◆ Passage:
Stay away from Pyrodex, even if that is what your local gunshop clerk has tons of. It's hard to clean well enough and fast enough to avoid rust in all the places you don't want rust.

 

Real BP needs BP compatible bullet lube. Soft alloy bullets work better (BNH 9 or so) because BP does not produce high pressures like smokeless does.

 

Most any water-based cleaner will be good enough to clean with. Tons of possible "solutions." Soap and hot water are enough usually.

 

Revolvers will cause the most problems. Many Rugers and the Colt Clones will have a very tight barrel-to-cylinder gap that fills with BP fouling and guns get sticky and hard to cycle after about 3 or 4 stages. Clean that fouling with your cleaning solution on a rag between stages once in a while. The "easy" solution to a binding cylinder is to open the B-C gap to about 0.007 inch. Gunsmiths are able to do that very easily.

◆ Input data:
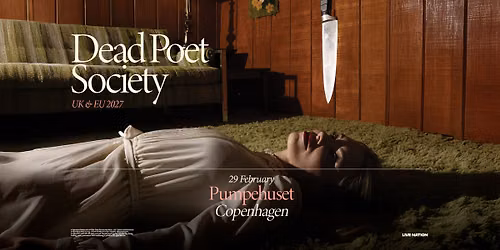 Dead Poet Society | Pumpehuset | 29. Februar 2027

◆ Check your understanding:
1. Reproduce the black powder passage word for word, everything from "Real BP needs" down to "that very easily.".
2. Answer these from the black powder passage:
(a) Which powder does it say to stay away from?
(b) What does it say is usually enough to clean with?
(c) To about what width does the "easy" solution open the barrel-to-cylinder gap?
Rely only on the black powder passage and nothing beyond it.

◆ Per-task answers:
1.
Real BP needs BP compatible bullet lube. Soft alloy bullets work better (BNH 9 or so) because BP does not produce high pressures like smokeless does.

 

Most any water-based cleaner will be good enough to clean with. Tons of possible "solutions." Soap and hot water are enough usually.

 

Revolvers will cause the most problems. Many Rugers and the Colt Clones will have a very tight barrel-to-cylinder gap that fills with BP fouling and guns get sticky and hard to cycle after about 3 or 4 stages. Clean that fouling with your cleaning solution on a rag between stages once in a while. The "easy" solution to a binding cylinder is to open the B-C gap to about 0.007 inch. Gunsmiths are able to do that very easily.

2.
(a) Pyrodex
(b) Soap and hot water
(c) About 0.007 inch